ORLANDO, Fla. - As Supervalu gets ready to absorb major chunks of Albertsons over the next several months, the Minneapolis-based wholesale/retail giant already has experience integrating the IT side of an acquired company.

Supervalu has been in acquisition mode over the last several years, picking up the assets of Cub Foods, bigg's, Farm Fresh, Sav-A-Lot and other banners. How Supervalu was able to integrate the systems operated by those companies was explained by John Eversman, Supervalu's vice president of retail technology, at Lawson Software's annual Conference and User Exchange here April 9-12.

"Part of the challenge we faced was that every one of these [acquired companies] had their own data tools," Eversman said. "We needed some kind of plan and architecture that would support those companies."

Supervalu found it by partnering with Lawson, based in nearby St. Paul, Minn., to implement the software company's efficient-assortment, strategic-pricing and library applications.

In integrating the acquired companies, Supervalu needed to understand several key systems functions, including how each company organized data and handled category management. Item and category data varied so much across banners that an SKU classified as a frozen food item at one chain could be categorized as a general merchandise item at another, Eversman said.

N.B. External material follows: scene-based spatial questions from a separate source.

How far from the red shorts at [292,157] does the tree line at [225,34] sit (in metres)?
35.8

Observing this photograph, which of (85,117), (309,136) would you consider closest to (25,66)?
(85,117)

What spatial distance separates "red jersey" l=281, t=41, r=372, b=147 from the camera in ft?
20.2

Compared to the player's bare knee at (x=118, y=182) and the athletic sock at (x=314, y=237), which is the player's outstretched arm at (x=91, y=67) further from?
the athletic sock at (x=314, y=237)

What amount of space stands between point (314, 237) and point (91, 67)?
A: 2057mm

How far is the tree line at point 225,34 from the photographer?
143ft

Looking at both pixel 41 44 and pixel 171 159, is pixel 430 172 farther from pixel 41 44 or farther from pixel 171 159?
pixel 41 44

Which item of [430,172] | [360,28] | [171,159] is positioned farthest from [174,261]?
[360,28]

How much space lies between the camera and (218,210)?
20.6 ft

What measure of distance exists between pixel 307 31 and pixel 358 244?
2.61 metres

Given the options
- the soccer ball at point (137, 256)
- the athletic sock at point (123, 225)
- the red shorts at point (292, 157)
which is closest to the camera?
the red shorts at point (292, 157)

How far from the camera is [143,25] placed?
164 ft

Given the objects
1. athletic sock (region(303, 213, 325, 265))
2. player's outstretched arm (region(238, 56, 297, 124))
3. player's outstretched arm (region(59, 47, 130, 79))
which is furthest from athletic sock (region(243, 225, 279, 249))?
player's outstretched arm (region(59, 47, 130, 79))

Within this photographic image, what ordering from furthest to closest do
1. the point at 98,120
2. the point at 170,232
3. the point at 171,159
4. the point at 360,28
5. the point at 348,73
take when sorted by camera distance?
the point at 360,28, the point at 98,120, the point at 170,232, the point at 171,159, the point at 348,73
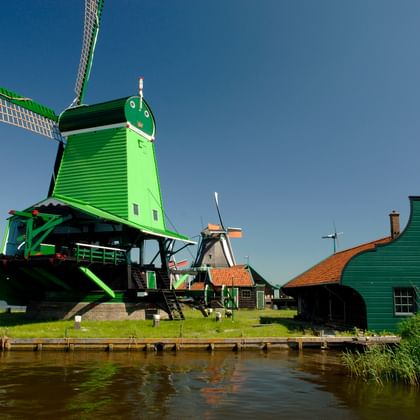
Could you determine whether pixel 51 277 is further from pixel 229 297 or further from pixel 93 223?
pixel 229 297

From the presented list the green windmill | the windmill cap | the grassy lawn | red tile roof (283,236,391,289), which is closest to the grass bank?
red tile roof (283,236,391,289)

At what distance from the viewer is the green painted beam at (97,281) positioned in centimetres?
2790

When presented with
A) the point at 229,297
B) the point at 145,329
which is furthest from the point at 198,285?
the point at 145,329

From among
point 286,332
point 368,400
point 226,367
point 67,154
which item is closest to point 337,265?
point 286,332

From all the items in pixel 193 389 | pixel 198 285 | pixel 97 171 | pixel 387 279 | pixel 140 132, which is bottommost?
pixel 193 389

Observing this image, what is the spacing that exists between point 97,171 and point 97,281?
9048 millimetres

"We needed a common merchandise structure across all retailers and [the ability to] share information across companies," Eversman said.

Supervalu and Lawson took several steps to organize data, such as analyzing direct-store delivery and category management for each chain to determine costs by item, supplier and store. They quickly found that POS and DSD information from multiple store hosting systems was causing confusion. As a result, "we developed one host [Lawson Library] that handles all of these: POS, DSD receiving, fresh department production scales and shelf tags," Eversman said.

Lawson also helped Supervalu improve its data warehouse system to better understand its POS product movement.

The various banners under Supervalu also needed to improve their in-store POS records. "Items were being sold in the stores that no one in the corporate office knew we were selling," Eversman said.

Now, stores are required to enter new items into the Lawson system to get corporate approval, or at least acknowledgement that the item has been added. "This helps us with pricing and tag maintenance, planogram implementation, and promotion and display support," Eversman said.

Supervalu and Lawson also boosted promotion and ad planning. Color-coded marks on specific SKUs alert category managers that they need to review those items for possible pricing changes.

Now that it has aligned the banners' multiple technologies, Eversman said Supervalu is ready for the next step: pricing. "Our goal was to get standardized, now we're in a position to begin strategic pricing," Eversman said. "We have better information on which products sold as well as causal items, such as products sold during Easter week."

To help improve strategic pricing and other merchandising techniques, Supervalu is working with a group of other supermarket chains in the U.S. and Europe to support Lawson in developing "next generation merchandising software," according to Eversman.